Abstract

Astrocytes are essential partners for neurons and their role in Huntington’s disease (HD) is emerging. In HD, astrocytes change and become reactive. Astrocyte reactivity is characterized by morphological changes but its functional impact is still unclear.

To understand the roles of reactive astrocytes in HD, we have developed viral vectors that infect selectively astrocytes in vivo and either block or induce reactivity, through manipulation of the JAK2-STAT3 pathway. We used these vectors to modulate astrocyte reactivity in two complementary mouse models of HD [knock-in Hdh140 mice and lentivirus-mediated expression of a fragment of mutated Huntingtin (mHtt) in striatal neurons].

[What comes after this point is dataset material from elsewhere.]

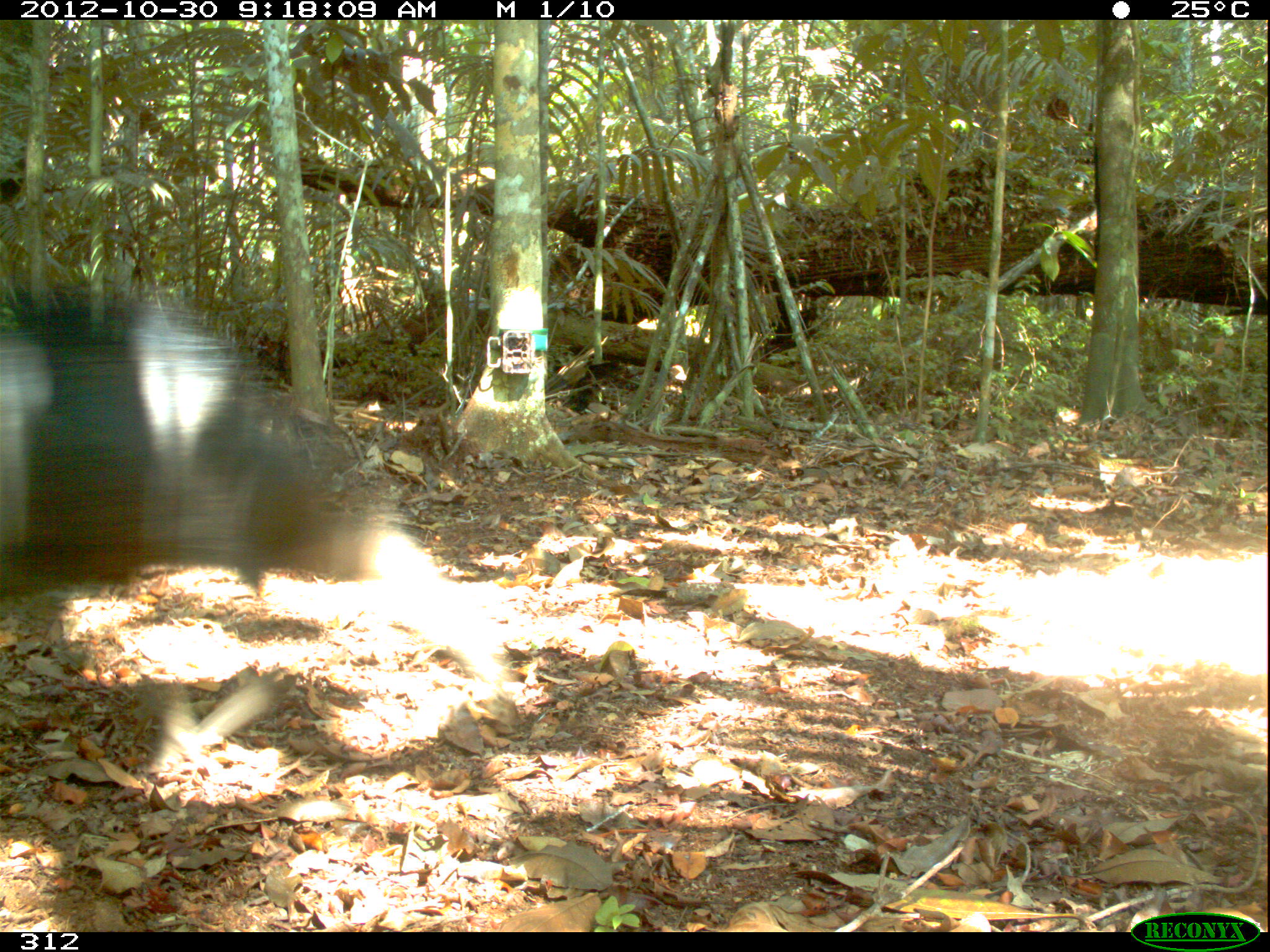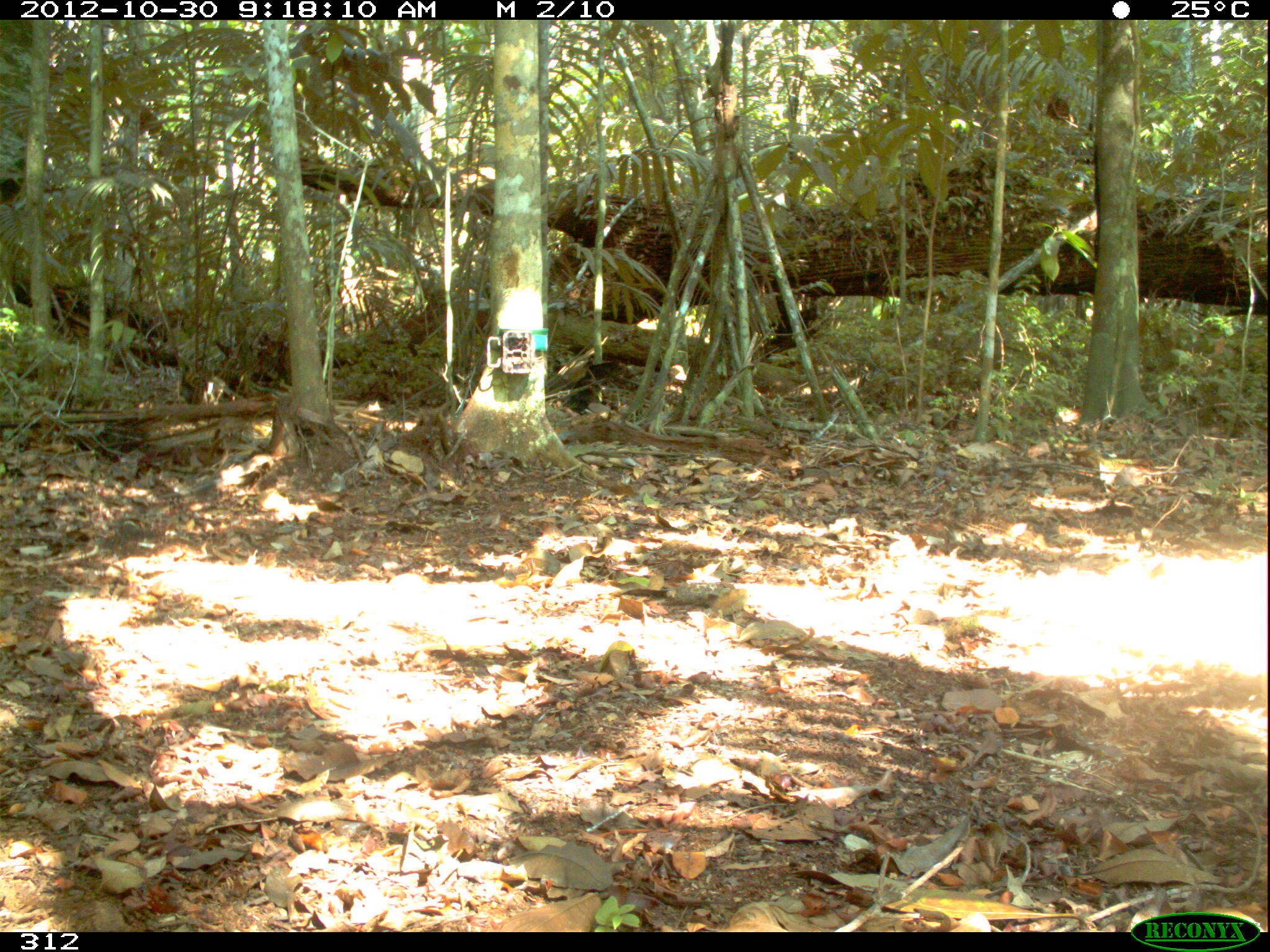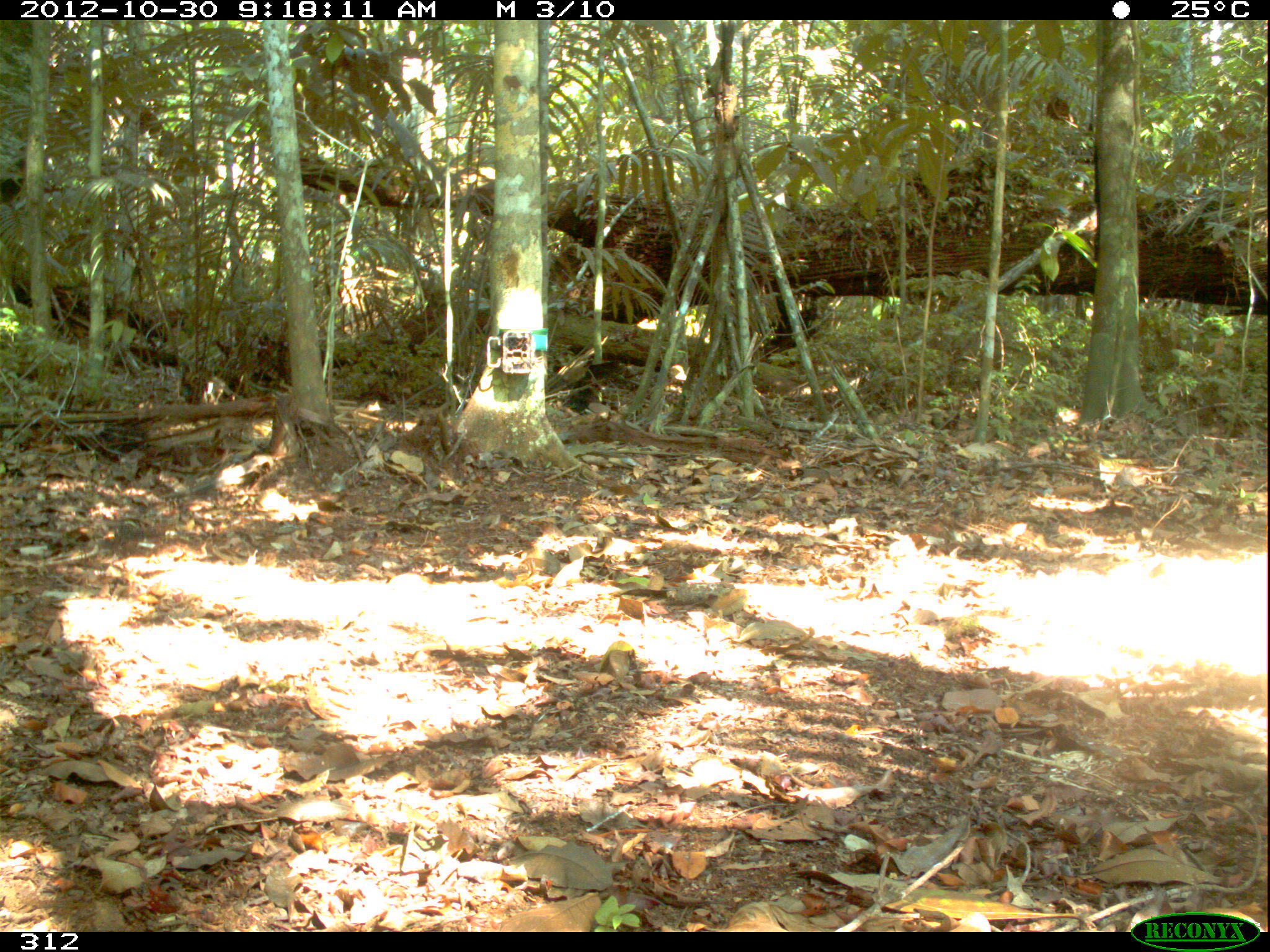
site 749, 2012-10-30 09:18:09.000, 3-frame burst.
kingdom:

In these two models, we found that reactive astrocytes decrease the number and size of mHtt aggregates. How can reactive astrocytes reduce the aggregation of mHtt within neurons? We performed whole-genome transcriptomic analysis of acutely sorted reactive astrocytes to identify genes regulated by the JAK2-STAT3 pathway in astrocytes. We found an enrichment in genes linked to autophagy-lysosome and ubiquitin-proteasome systems, suggesting that reactive astrocytes have an enhanced capacity for protein degradation and could siphon mHtt away from neurons. Moreover, we identified several chaperones upregulated in reactive astrocytes. Chaperones prevent protein aggregation and can be released extracellularly. They could reduce mHtt aggregation within neurons themselves.

Our data show that astrocytes develop a protective response in HD that involves bidirectional signaling with neurons to reduce mHtt aggregation. Reactive astrocytes are not only defective cells as usually reported, but also acquire enhanced capacities to promote mHtt clearance, which has strong therapeutic relevance for HD.